The male guard was obviously Rick, whom both Joyce and Dellin had mentioned earlier, and it was just as obvious that Joyce and Rick were not-very-discreet lovers. Clare was maddened, not so much that she’d caught them, but because she now had a responsibility to do something about it.
Damn it!
Should she cite them in writing? Report them to Dellin? Fire them on the spot? She sighed, rested her chin in her hand. “This I don’t need. Not on my first day.” Her eyes strayed back to the screen.
The pair of lovers were wrapped up in each other’s arms, trading deep, ravenous kisses. Joyce had Rick pushed up against a tree, and as her bare breasts rubbed into his chest, her hand wasted no time sliding down into his security trousers. Their gestures seemed frantic, desperate, as they practically mauled each other in the little cove of brush. Joyce’s head fell back; Rick’s mouth licked a wet line from her lips down to her jutting breasts, then sucked tight onto a nipple. When his mouth moved off, the nipple stuck out like a pink stud, and Joyce’s entire body flinched when he tweaked the nipple hard with his fingers. Then his mouth licked over to the other breast, repeated the ministrations, while his hand opened brazenly over the crotch of Joyce’s pants and began to rub.
Man! Clare thought. This is some show, and now I better think of a way to end it… She reached again for the radio mike but couldn’t get her concentration away from the small video screen. She’d never been voyeuristic but this…
This…
It was too tempting not to watch.
Now Joyce was on her knees, Rick breathing heavily as he stood against the tree. The camera angle spared Clare the fine details but she didn’t need to be told what was taking place. Part
of her felt embarrassed watching it, uncomfortable.
But another part of her?
Next, Rick pulled Joyce roughly back to her feet, embraced her again with vigor, and turned her around. Now it was Joyce who was against the tree, her eyes closed in bliss as Rick kissed her deeply on the mouth, his tongue plunging. Joyce’s bare, flat stomach seemed to be sucking in and out in the excitement, and her large breasts seemed even larger, the nipples standing out like pinpoints.
All right, Clare, enough. This is a security office, not an x-rated theater. And as she repeated her order to stop watching the shenanigans on the screen and take some kind of managerial action—
Oh, no way! They don’t possibly have the audacity to—
She stared further.
No, please! Not in broad daylight!
Rick was still kissing Joyce hard, but now his large hands were busy at her waistline. He unbuckled her belt, unfastened the front of her pants in a few steady, indelicate movements.

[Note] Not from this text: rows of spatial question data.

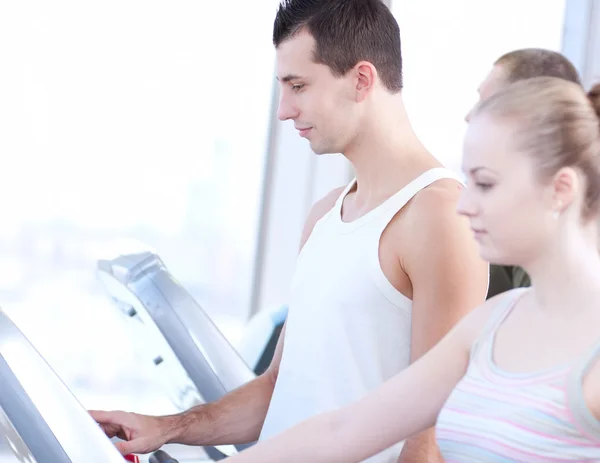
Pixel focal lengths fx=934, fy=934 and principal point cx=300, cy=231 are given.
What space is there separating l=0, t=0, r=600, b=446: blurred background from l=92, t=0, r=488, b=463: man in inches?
52.2

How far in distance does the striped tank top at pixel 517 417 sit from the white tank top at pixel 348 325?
1.33 feet

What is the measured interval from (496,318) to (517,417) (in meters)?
0.15

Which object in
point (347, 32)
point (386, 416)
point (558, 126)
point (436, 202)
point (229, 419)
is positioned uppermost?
point (347, 32)

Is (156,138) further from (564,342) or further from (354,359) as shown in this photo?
(564,342)

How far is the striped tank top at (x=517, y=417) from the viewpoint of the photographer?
2.99ft

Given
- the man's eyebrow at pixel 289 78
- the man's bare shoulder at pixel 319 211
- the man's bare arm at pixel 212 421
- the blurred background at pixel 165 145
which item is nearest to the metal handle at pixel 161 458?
the man's bare arm at pixel 212 421

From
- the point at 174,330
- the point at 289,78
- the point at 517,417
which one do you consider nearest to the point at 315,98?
the point at 289,78

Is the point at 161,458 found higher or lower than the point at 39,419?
lower

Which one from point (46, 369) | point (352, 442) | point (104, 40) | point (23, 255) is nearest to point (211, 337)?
point (46, 369)

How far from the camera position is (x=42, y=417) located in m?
1.17

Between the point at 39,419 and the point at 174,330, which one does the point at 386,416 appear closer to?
the point at 39,419

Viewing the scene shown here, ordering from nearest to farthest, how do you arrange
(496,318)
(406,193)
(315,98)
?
(496,318)
(406,193)
(315,98)

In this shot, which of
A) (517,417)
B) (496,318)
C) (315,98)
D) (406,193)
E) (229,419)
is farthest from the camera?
(229,419)

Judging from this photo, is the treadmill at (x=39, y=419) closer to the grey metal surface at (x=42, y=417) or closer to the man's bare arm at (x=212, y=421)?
the grey metal surface at (x=42, y=417)
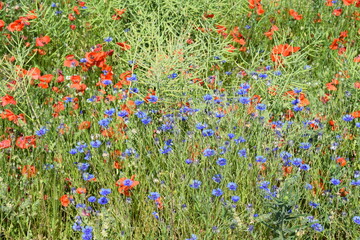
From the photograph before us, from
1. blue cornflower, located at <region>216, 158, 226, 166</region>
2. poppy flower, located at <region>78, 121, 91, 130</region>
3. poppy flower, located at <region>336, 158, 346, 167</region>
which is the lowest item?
poppy flower, located at <region>336, 158, 346, 167</region>

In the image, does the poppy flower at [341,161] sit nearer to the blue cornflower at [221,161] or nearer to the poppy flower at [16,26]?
the blue cornflower at [221,161]

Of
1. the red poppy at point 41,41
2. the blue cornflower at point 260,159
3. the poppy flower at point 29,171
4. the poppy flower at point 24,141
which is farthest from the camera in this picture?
the red poppy at point 41,41

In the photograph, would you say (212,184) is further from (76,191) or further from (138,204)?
(76,191)

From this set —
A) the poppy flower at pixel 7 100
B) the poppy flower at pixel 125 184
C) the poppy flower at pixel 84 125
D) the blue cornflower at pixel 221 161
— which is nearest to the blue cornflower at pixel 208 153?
the blue cornflower at pixel 221 161

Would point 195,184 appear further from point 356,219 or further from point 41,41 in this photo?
point 41,41

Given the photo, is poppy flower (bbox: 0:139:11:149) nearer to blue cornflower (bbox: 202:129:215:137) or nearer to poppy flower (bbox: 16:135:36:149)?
poppy flower (bbox: 16:135:36:149)

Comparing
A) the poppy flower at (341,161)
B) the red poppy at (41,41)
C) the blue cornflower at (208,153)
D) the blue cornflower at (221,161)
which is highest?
the red poppy at (41,41)

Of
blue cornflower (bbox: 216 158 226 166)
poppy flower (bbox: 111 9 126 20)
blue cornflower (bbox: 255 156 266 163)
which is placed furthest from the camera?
poppy flower (bbox: 111 9 126 20)

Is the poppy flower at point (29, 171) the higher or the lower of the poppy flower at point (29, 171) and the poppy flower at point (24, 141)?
the lower

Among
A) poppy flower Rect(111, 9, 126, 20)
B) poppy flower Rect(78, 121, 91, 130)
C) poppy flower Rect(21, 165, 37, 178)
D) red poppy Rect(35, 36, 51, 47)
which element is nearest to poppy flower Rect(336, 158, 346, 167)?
poppy flower Rect(78, 121, 91, 130)

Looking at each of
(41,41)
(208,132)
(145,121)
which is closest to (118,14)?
(41,41)

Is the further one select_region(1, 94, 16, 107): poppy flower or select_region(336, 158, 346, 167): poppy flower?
select_region(1, 94, 16, 107): poppy flower

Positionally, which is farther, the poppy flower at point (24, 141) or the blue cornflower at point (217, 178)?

Then he pulled her pants down right there against the tree.
I can’t believe this! Clare thought.
The look on Joyce’s face was like wanton rapture, her eyes radiant slits. Rick’s hand roamed urgently beneath her panties, then he began to slide the panties off—
Clare could only shake her own head in disbelief but just as it appeared that Rick and Joyce were going to take their actions to the furthest limit—
Oh, thank God, Clare thought.
All at once, simple common sense swept over Joyce’s expression, and she was grinning, pushing him away and shaking her head. Clare could see her lips silently saying No no no no no! as she pulled her security slacks back up and refastened them. Then she ran out of the frame with a silent teasing giggle on her lips. Rick slumped in understandable frustration and walked off after her.
They must have thought the security camera was too far away to pick them up, Clare guessed. But catching them didn’t making her feel particularly clever or observant either. And they probably wouldn’t have guessed in a million years that the new chief would be cranking the zoom in to the max and watching them.